* Supplied material
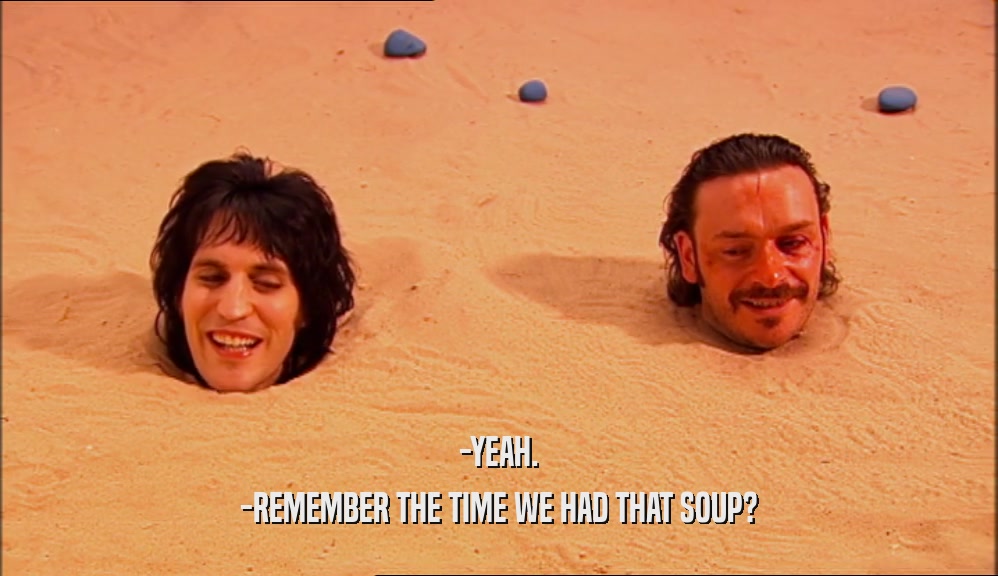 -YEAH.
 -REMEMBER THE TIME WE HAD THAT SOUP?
--
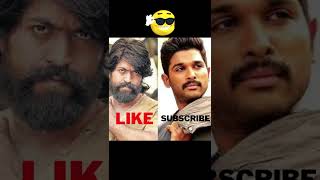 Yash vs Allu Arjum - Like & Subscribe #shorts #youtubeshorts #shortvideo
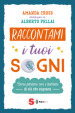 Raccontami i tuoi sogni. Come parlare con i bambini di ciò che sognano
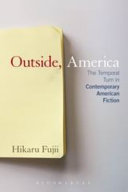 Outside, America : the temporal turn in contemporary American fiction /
* * *
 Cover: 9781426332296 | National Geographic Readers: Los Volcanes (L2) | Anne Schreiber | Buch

* Activity
When you reach the line that has "Yash vs Allu" in the data above, start repeating lines exactly, and stop after the line that has "Outside, America : the"; pictures stay out.

* Response to the task
 Yash vs Allu Arjum - Like & Subscribe #shorts #youtubeshorts #shortvideo
 Raccontami i tuoi sogni. Come parlare con i bambini di ciò che sognano
 Outside, America : the temporal turn in contemporary American fiction /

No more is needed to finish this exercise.